This broader view of causality is in line with the recent shift away from linear models towards a systems approach in which health determinants are viewed as interacting systems. Moving away from the “black box” associated with attributing disease to a single risk factor, McDowell (2008) saw epidemiological analysis as needing to uncover interacting causal layers that contain separate pathways, including both harmful and protective mechanisms.
The concern for cultural safety attempts to dispel cultural stereotypes and discrimination. It shifts away from cultural essentialist approaches that incorrectly portray Canada’s indigenous peoples as homogenous, when this population is made up of some 600 recognized First Nations, scores of Métis, and dozens of Inuit groups coming from quite distinct historical, cultural, and geographic situations.
An increasing number of researchers have referred to, if not used, the cultural safety lens to reflect on their own research practice (Browne et al., 2005; Dyck and Kearns, 1995; Kirkham et al., 2002; Lynam and Young, 2000; Wilson and Neville, 2009). Proponents of culturally safe research agree that researchers should reflect on their own cultural assumptions and analyze critically the impact their theoretical stance has on the knowledge they generate. This includes reexamining how we frame health and its determinants. Culturally safe researchers are cognizant of the historical relationship between research and Aboriginal communities and, throughout the research process, mindful that some indigenous communities may still associate research with a history of colonialism and suspicion.

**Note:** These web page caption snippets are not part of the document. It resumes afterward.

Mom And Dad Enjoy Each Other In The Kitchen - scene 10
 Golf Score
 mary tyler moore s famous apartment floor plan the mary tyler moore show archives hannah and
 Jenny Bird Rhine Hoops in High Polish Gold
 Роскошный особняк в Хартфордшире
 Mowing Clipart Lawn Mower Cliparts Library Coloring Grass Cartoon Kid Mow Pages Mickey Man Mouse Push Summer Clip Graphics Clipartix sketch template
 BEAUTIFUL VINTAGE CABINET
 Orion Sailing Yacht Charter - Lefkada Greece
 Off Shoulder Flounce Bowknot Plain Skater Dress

The privileging of Western epistemologies and methods in research to the exclusion of other approaches may be ineffective in addressing the health issues facing Aboriginal communities. It can be damaging if researchers misinterpret findings and draw conclusions that portray those researched inaccurately (Wilson and Neville, 2009). To guard against this, concern for the target community’s cultural safety should extend throughout the research process from the establishment of the research question to the dissemination of the findings (Wilson and Neville, 2009).
It is not the place of visiting researchers to judge what is culturally safe or unsafe; this can only be determined by the intended target or beneficiaries of the research. Wilson and Neville point out that in reality this is rarely the case and often it is the researcher who decides or determines whether the study has met the criteria for cultural safety (Wilson and Neville, 2009). To ensure the community has the opportunity to evaluate the cultural safety of the research, scholars of the cultural safety school agree that researchers must enable and encourage community involvement throughout the entire research process.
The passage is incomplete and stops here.